=== Exercise ===
After finding the line with "Warm Toned Cool Winter Bridge Hiking Trail" in the entries below, retype exactly each line from there through the line with "Autumn leaves vector creative", including that final line.

=== Data shown ===
»»

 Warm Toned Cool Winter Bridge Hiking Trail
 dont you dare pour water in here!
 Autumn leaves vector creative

««
»»

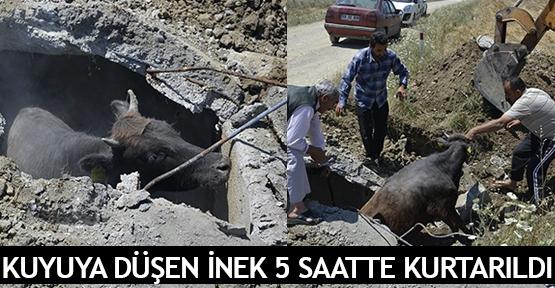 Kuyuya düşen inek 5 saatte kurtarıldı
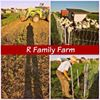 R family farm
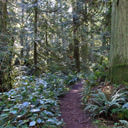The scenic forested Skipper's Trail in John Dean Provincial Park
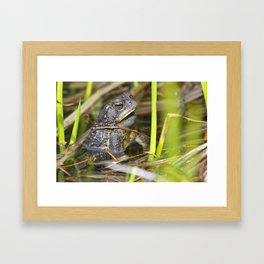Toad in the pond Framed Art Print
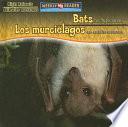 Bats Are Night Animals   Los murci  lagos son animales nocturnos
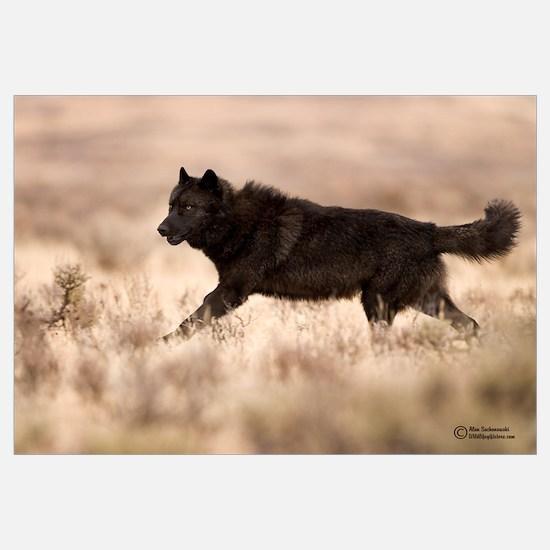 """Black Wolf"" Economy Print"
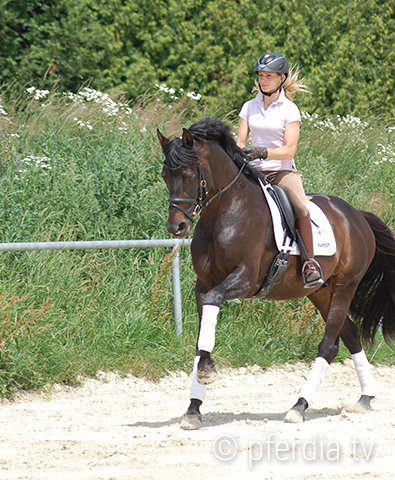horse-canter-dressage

««

=== Written answer ===
 Warm Toned Cool Winter Bridge Hiking Trail
 dont you dare pour water in here!
 Autumn leaves vector creative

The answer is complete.